What happened at St George’s Park‚ where spectators wore face masks demeaning Warner’s partner‚ proved it takes an idiot to know an idiot.

3) Al-Jazeera and all that

The integrity of 15 matches played mostly by England‚ Australia and Pakistan in 2011 and 2012 was impaired by 24 instances of spot-fixing‚ the network claimed and detailed in October.

Cue outrage in cricket. Not because there was evidence that corruption was rampant but because an organisation from outside cricket had said so.

The International Cricket Council fussed and fumed about Al-Jazeera’s refusal to cooperate with the suits’ investigations.

Journalism 101 — if you reveal your sources‚ why would anyone who has sensitive information talk to you? And administering 101 — if you run the game properly fixers won’t find it this easy to infiltrate the dressingroom.

The mainstream cricket media made miffed noises about the way Al-Jazeera had prevented their story. Pissed off you didn’t get there first‚ né?

The fans said … Hello? Fans? Not a peep. Perhaps they were busy placing a bet when the documentary was broadcast.

Fixing has and always be part of cricket. We can either live with that get on with watching professional wrestling in pads‚ or aim to change the reality.

That means making match venues WIFI-free zones‚ eradicating online ball-by-ball scoring platforms‚ not taking betting shops’ money for advertising and sponsorships‚ banning gambling on cricket‚ and throwing the guilty out of the game forever for a first offence‚ no matter how apparently trifling.

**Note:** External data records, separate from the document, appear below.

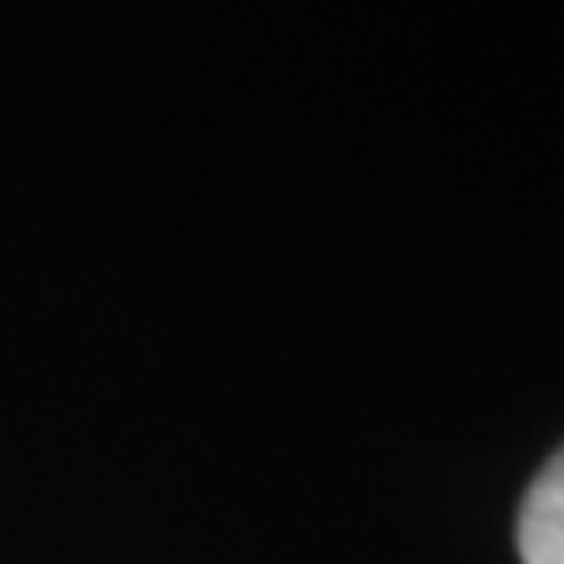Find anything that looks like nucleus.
Listing matches in <instances>:
<instances>
[{
	"mask_svg": "<svg viewBox=\"0 0 564 564\" xmlns=\"http://www.w3.org/2000/svg\"><path fill=\"white\" fill-rule=\"evenodd\" d=\"M523 564H564V447L540 468L519 510Z\"/></svg>",
	"mask_w": 564,
	"mask_h": 564,
	"instance_id": "nucleus-1",
	"label": "nucleus"
}]
</instances>
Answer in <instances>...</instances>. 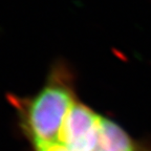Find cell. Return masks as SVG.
I'll return each instance as SVG.
<instances>
[{
	"instance_id": "6da1fadb",
	"label": "cell",
	"mask_w": 151,
	"mask_h": 151,
	"mask_svg": "<svg viewBox=\"0 0 151 151\" xmlns=\"http://www.w3.org/2000/svg\"><path fill=\"white\" fill-rule=\"evenodd\" d=\"M7 99L32 147L57 143L66 116L78 100L75 77L65 62L57 61L40 90L26 97L9 93Z\"/></svg>"
},
{
	"instance_id": "7a4b0ae2",
	"label": "cell",
	"mask_w": 151,
	"mask_h": 151,
	"mask_svg": "<svg viewBox=\"0 0 151 151\" xmlns=\"http://www.w3.org/2000/svg\"><path fill=\"white\" fill-rule=\"evenodd\" d=\"M103 116L77 100L68 111L57 143L70 151H96Z\"/></svg>"
},
{
	"instance_id": "3957f363",
	"label": "cell",
	"mask_w": 151,
	"mask_h": 151,
	"mask_svg": "<svg viewBox=\"0 0 151 151\" xmlns=\"http://www.w3.org/2000/svg\"><path fill=\"white\" fill-rule=\"evenodd\" d=\"M96 151H144L122 126L110 119H102Z\"/></svg>"
},
{
	"instance_id": "277c9868",
	"label": "cell",
	"mask_w": 151,
	"mask_h": 151,
	"mask_svg": "<svg viewBox=\"0 0 151 151\" xmlns=\"http://www.w3.org/2000/svg\"><path fill=\"white\" fill-rule=\"evenodd\" d=\"M33 151H70L59 143H52V144L38 145V146L32 147Z\"/></svg>"
}]
</instances>
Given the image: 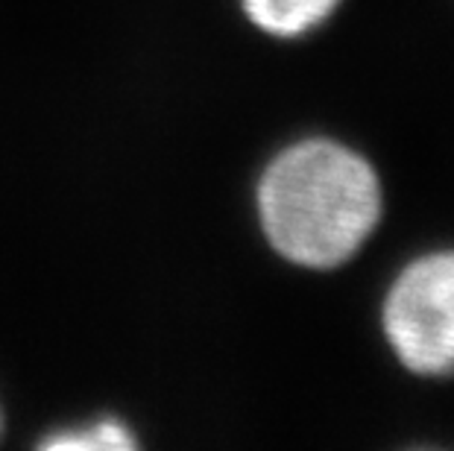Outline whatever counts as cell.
Masks as SVG:
<instances>
[{
  "instance_id": "3",
  "label": "cell",
  "mask_w": 454,
  "mask_h": 451,
  "mask_svg": "<svg viewBox=\"0 0 454 451\" xmlns=\"http://www.w3.org/2000/svg\"><path fill=\"white\" fill-rule=\"evenodd\" d=\"M240 4L258 30L278 38H296L325 24L343 0H240Z\"/></svg>"
},
{
  "instance_id": "4",
  "label": "cell",
  "mask_w": 454,
  "mask_h": 451,
  "mask_svg": "<svg viewBox=\"0 0 454 451\" xmlns=\"http://www.w3.org/2000/svg\"><path fill=\"white\" fill-rule=\"evenodd\" d=\"M135 437L129 434L121 422H98V425L89 428H76L59 434L53 439H47L44 448L53 451H106V448H132Z\"/></svg>"
},
{
  "instance_id": "1",
  "label": "cell",
  "mask_w": 454,
  "mask_h": 451,
  "mask_svg": "<svg viewBox=\"0 0 454 451\" xmlns=\"http://www.w3.org/2000/svg\"><path fill=\"white\" fill-rule=\"evenodd\" d=\"M384 214V188L357 150L332 138L291 144L258 182V217L287 261L332 270L361 253Z\"/></svg>"
},
{
  "instance_id": "2",
  "label": "cell",
  "mask_w": 454,
  "mask_h": 451,
  "mask_svg": "<svg viewBox=\"0 0 454 451\" xmlns=\"http://www.w3.org/2000/svg\"><path fill=\"white\" fill-rule=\"evenodd\" d=\"M381 331L395 361L413 376H451L454 249H434L402 267L384 296Z\"/></svg>"
}]
</instances>
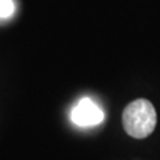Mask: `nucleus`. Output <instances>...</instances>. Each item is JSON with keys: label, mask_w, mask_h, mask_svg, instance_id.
<instances>
[{"label": "nucleus", "mask_w": 160, "mask_h": 160, "mask_svg": "<svg viewBox=\"0 0 160 160\" xmlns=\"http://www.w3.org/2000/svg\"><path fill=\"white\" fill-rule=\"evenodd\" d=\"M156 111L151 102L138 99L129 103L123 112V127L126 132L135 139L149 136L156 127Z\"/></svg>", "instance_id": "obj_1"}, {"label": "nucleus", "mask_w": 160, "mask_h": 160, "mask_svg": "<svg viewBox=\"0 0 160 160\" xmlns=\"http://www.w3.org/2000/svg\"><path fill=\"white\" fill-rule=\"evenodd\" d=\"M71 120L79 127H93L104 120V112L93 100L84 98L73 107Z\"/></svg>", "instance_id": "obj_2"}, {"label": "nucleus", "mask_w": 160, "mask_h": 160, "mask_svg": "<svg viewBox=\"0 0 160 160\" xmlns=\"http://www.w3.org/2000/svg\"><path fill=\"white\" fill-rule=\"evenodd\" d=\"M12 0H0V18H7L13 12Z\"/></svg>", "instance_id": "obj_3"}]
</instances>
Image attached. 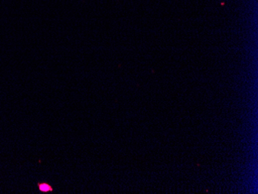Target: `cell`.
Masks as SVG:
<instances>
[{
	"label": "cell",
	"instance_id": "6da1fadb",
	"mask_svg": "<svg viewBox=\"0 0 258 194\" xmlns=\"http://www.w3.org/2000/svg\"><path fill=\"white\" fill-rule=\"evenodd\" d=\"M38 188L39 190L43 192H53V187L46 182H39Z\"/></svg>",
	"mask_w": 258,
	"mask_h": 194
}]
</instances>
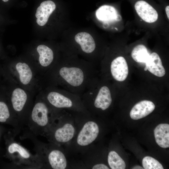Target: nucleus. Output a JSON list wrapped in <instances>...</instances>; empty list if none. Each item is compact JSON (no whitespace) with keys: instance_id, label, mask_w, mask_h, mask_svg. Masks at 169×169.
<instances>
[{"instance_id":"393cba45","label":"nucleus","mask_w":169,"mask_h":169,"mask_svg":"<svg viewBox=\"0 0 169 169\" xmlns=\"http://www.w3.org/2000/svg\"><path fill=\"white\" fill-rule=\"evenodd\" d=\"M6 59V57L0 46V61L1 60H5Z\"/></svg>"},{"instance_id":"2eb2a0df","label":"nucleus","mask_w":169,"mask_h":169,"mask_svg":"<svg viewBox=\"0 0 169 169\" xmlns=\"http://www.w3.org/2000/svg\"><path fill=\"white\" fill-rule=\"evenodd\" d=\"M155 108L154 104L151 101H141L132 107L130 112V116L134 120L141 119L151 113Z\"/></svg>"},{"instance_id":"a878e982","label":"nucleus","mask_w":169,"mask_h":169,"mask_svg":"<svg viewBox=\"0 0 169 169\" xmlns=\"http://www.w3.org/2000/svg\"><path fill=\"white\" fill-rule=\"evenodd\" d=\"M3 79V69L0 63V86L1 85Z\"/></svg>"},{"instance_id":"4468645a","label":"nucleus","mask_w":169,"mask_h":169,"mask_svg":"<svg viewBox=\"0 0 169 169\" xmlns=\"http://www.w3.org/2000/svg\"><path fill=\"white\" fill-rule=\"evenodd\" d=\"M135 8L138 15L146 22L152 23L157 20L158 14L157 11L146 1L140 0L137 2Z\"/></svg>"},{"instance_id":"b1692460","label":"nucleus","mask_w":169,"mask_h":169,"mask_svg":"<svg viewBox=\"0 0 169 169\" xmlns=\"http://www.w3.org/2000/svg\"><path fill=\"white\" fill-rule=\"evenodd\" d=\"M106 165L103 163H100L95 165L92 169H109Z\"/></svg>"},{"instance_id":"f8f14e48","label":"nucleus","mask_w":169,"mask_h":169,"mask_svg":"<svg viewBox=\"0 0 169 169\" xmlns=\"http://www.w3.org/2000/svg\"><path fill=\"white\" fill-rule=\"evenodd\" d=\"M11 120L15 129L19 131L20 129L19 122L11 107L7 98L2 86H0V122H5Z\"/></svg>"},{"instance_id":"cd10ccee","label":"nucleus","mask_w":169,"mask_h":169,"mask_svg":"<svg viewBox=\"0 0 169 169\" xmlns=\"http://www.w3.org/2000/svg\"><path fill=\"white\" fill-rule=\"evenodd\" d=\"M132 169H144L141 166H135L134 167H133Z\"/></svg>"},{"instance_id":"1a4fd4ad","label":"nucleus","mask_w":169,"mask_h":169,"mask_svg":"<svg viewBox=\"0 0 169 169\" xmlns=\"http://www.w3.org/2000/svg\"><path fill=\"white\" fill-rule=\"evenodd\" d=\"M34 144L36 154L40 158L43 168L53 169H65L70 167L64 148L53 143H45L34 139L29 135Z\"/></svg>"},{"instance_id":"bb28decb","label":"nucleus","mask_w":169,"mask_h":169,"mask_svg":"<svg viewBox=\"0 0 169 169\" xmlns=\"http://www.w3.org/2000/svg\"><path fill=\"white\" fill-rule=\"evenodd\" d=\"M169 6H167L165 8V11L168 19H169Z\"/></svg>"},{"instance_id":"f257e3e1","label":"nucleus","mask_w":169,"mask_h":169,"mask_svg":"<svg viewBox=\"0 0 169 169\" xmlns=\"http://www.w3.org/2000/svg\"><path fill=\"white\" fill-rule=\"evenodd\" d=\"M97 70L90 62L77 59L57 60L41 78L42 88L57 86L80 97L97 78Z\"/></svg>"},{"instance_id":"4be33fe9","label":"nucleus","mask_w":169,"mask_h":169,"mask_svg":"<svg viewBox=\"0 0 169 169\" xmlns=\"http://www.w3.org/2000/svg\"><path fill=\"white\" fill-rule=\"evenodd\" d=\"M108 165L112 169H124L126 165L124 161L115 151H110L108 155Z\"/></svg>"},{"instance_id":"0eeeda50","label":"nucleus","mask_w":169,"mask_h":169,"mask_svg":"<svg viewBox=\"0 0 169 169\" xmlns=\"http://www.w3.org/2000/svg\"><path fill=\"white\" fill-rule=\"evenodd\" d=\"M86 110L95 116L99 111L107 110L112 102L111 92L109 87L101 83L97 78L81 96Z\"/></svg>"},{"instance_id":"aec40b11","label":"nucleus","mask_w":169,"mask_h":169,"mask_svg":"<svg viewBox=\"0 0 169 169\" xmlns=\"http://www.w3.org/2000/svg\"><path fill=\"white\" fill-rule=\"evenodd\" d=\"M154 136L157 144L161 147H169V125L167 124H161L154 130Z\"/></svg>"},{"instance_id":"5701e85b","label":"nucleus","mask_w":169,"mask_h":169,"mask_svg":"<svg viewBox=\"0 0 169 169\" xmlns=\"http://www.w3.org/2000/svg\"><path fill=\"white\" fill-rule=\"evenodd\" d=\"M142 165L145 169H163L162 165L157 160L149 156L145 157L142 160Z\"/></svg>"},{"instance_id":"9d476101","label":"nucleus","mask_w":169,"mask_h":169,"mask_svg":"<svg viewBox=\"0 0 169 169\" xmlns=\"http://www.w3.org/2000/svg\"><path fill=\"white\" fill-rule=\"evenodd\" d=\"M14 140L9 145L8 149V153L13 157V164L24 168H43V164L36 154H32L25 148Z\"/></svg>"},{"instance_id":"f03ea898","label":"nucleus","mask_w":169,"mask_h":169,"mask_svg":"<svg viewBox=\"0 0 169 169\" xmlns=\"http://www.w3.org/2000/svg\"><path fill=\"white\" fill-rule=\"evenodd\" d=\"M77 124L76 134L72 140L64 146L67 155H81L97 140L100 128L95 115L89 112H74Z\"/></svg>"},{"instance_id":"9b49d317","label":"nucleus","mask_w":169,"mask_h":169,"mask_svg":"<svg viewBox=\"0 0 169 169\" xmlns=\"http://www.w3.org/2000/svg\"><path fill=\"white\" fill-rule=\"evenodd\" d=\"M37 54L28 61L32 65L38 74L41 78L55 64L57 60L52 49L44 44H40L36 48Z\"/></svg>"},{"instance_id":"412c9836","label":"nucleus","mask_w":169,"mask_h":169,"mask_svg":"<svg viewBox=\"0 0 169 169\" xmlns=\"http://www.w3.org/2000/svg\"><path fill=\"white\" fill-rule=\"evenodd\" d=\"M150 55L146 47L143 44H139L135 47L131 53L133 59L139 63H145Z\"/></svg>"},{"instance_id":"dca6fc26","label":"nucleus","mask_w":169,"mask_h":169,"mask_svg":"<svg viewBox=\"0 0 169 169\" xmlns=\"http://www.w3.org/2000/svg\"><path fill=\"white\" fill-rule=\"evenodd\" d=\"M55 3L51 0L41 3L37 8L35 13L36 22L40 26H44L47 22L49 16L56 8Z\"/></svg>"},{"instance_id":"20e7f679","label":"nucleus","mask_w":169,"mask_h":169,"mask_svg":"<svg viewBox=\"0 0 169 169\" xmlns=\"http://www.w3.org/2000/svg\"><path fill=\"white\" fill-rule=\"evenodd\" d=\"M77 129L74 112L62 110L53 112L50 125L44 136L49 142L64 146L73 139Z\"/></svg>"},{"instance_id":"6e6552de","label":"nucleus","mask_w":169,"mask_h":169,"mask_svg":"<svg viewBox=\"0 0 169 169\" xmlns=\"http://www.w3.org/2000/svg\"><path fill=\"white\" fill-rule=\"evenodd\" d=\"M52 111L40 91L36 95L25 125L29 133L36 136H44L51 122Z\"/></svg>"},{"instance_id":"ddd939ff","label":"nucleus","mask_w":169,"mask_h":169,"mask_svg":"<svg viewBox=\"0 0 169 169\" xmlns=\"http://www.w3.org/2000/svg\"><path fill=\"white\" fill-rule=\"evenodd\" d=\"M109 73L116 81L122 82L126 79L129 72L128 66L125 59L119 56L113 59L109 66Z\"/></svg>"},{"instance_id":"f3484780","label":"nucleus","mask_w":169,"mask_h":169,"mask_svg":"<svg viewBox=\"0 0 169 169\" xmlns=\"http://www.w3.org/2000/svg\"><path fill=\"white\" fill-rule=\"evenodd\" d=\"M75 42L79 45L81 51L84 54H91L96 48L95 42L89 33L85 32H80L75 36Z\"/></svg>"},{"instance_id":"6ab92c4d","label":"nucleus","mask_w":169,"mask_h":169,"mask_svg":"<svg viewBox=\"0 0 169 169\" xmlns=\"http://www.w3.org/2000/svg\"><path fill=\"white\" fill-rule=\"evenodd\" d=\"M95 14L98 20L103 22L120 20L121 18L114 7L107 5L100 7L96 10Z\"/></svg>"},{"instance_id":"423d86ee","label":"nucleus","mask_w":169,"mask_h":169,"mask_svg":"<svg viewBox=\"0 0 169 169\" xmlns=\"http://www.w3.org/2000/svg\"><path fill=\"white\" fill-rule=\"evenodd\" d=\"M52 112L66 110L76 112H89L79 95L57 86H47L41 91Z\"/></svg>"},{"instance_id":"7ed1b4c3","label":"nucleus","mask_w":169,"mask_h":169,"mask_svg":"<svg viewBox=\"0 0 169 169\" xmlns=\"http://www.w3.org/2000/svg\"><path fill=\"white\" fill-rule=\"evenodd\" d=\"M3 70L2 86L21 129L26 124L36 95L19 85Z\"/></svg>"},{"instance_id":"39448f33","label":"nucleus","mask_w":169,"mask_h":169,"mask_svg":"<svg viewBox=\"0 0 169 169\" xmlns=\"http://www.w3.org/2000/svg\"><path fill=\"white\" fill-rule=\"evenodd\" d=\"M4 72L15 82L36 95L42 89L41 78L28 60H8L1 63Z\"/></svg>"},{"instance_id":"a211bd4d","label":"nucleus","mask_w":169,"mask_h":169,"mask_svg":"<svg viewBox=\"0 0 169 169\" xmlns=\"http://www.w3.org/2000/svg\"><path fill=\"white\" fill-rule=\"evenodd\" d=\"M145 71L148 70L155 75L162 77L165 74L166 71L162 65L161 59L159 55L155 52L152 53L145 63Z\"/></svg>"}]
</instances>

What are the odds on any of that happening?

4) When clever people do stupid things

“I don’t think you should live in India‚ go and live somewhere else. Why are you living in our country and loving other countries?

"I don’t mind you not liking me‚ but I don’t think you should live in our country and like other things. Get your priorities right.”

That was Virat Kohli’s response‚ which he posted in a video on social media‚ to a tweet‚ which‚ helpfully‚ he read before issuing the above: “[Kohli is an] overrated batsman and personally I see nothing special in his batting.

"I enjoy watching English and Australian batsmen more than these Indians.”

Why does Kohli confuse sport with patriotism? Who is he to tell anyone where to live? Priorities? Clearly his are dangerously confused.

This kind of quasi-fascism should earn someone as influential as Kohli — he has 27-7-million Twitter followers — a visit from the police. Is he trying to engineer someone’s death?

You’re an intelligent person‚ Mr Kohli. Don’t be an idiot. Cricket has enough of those already.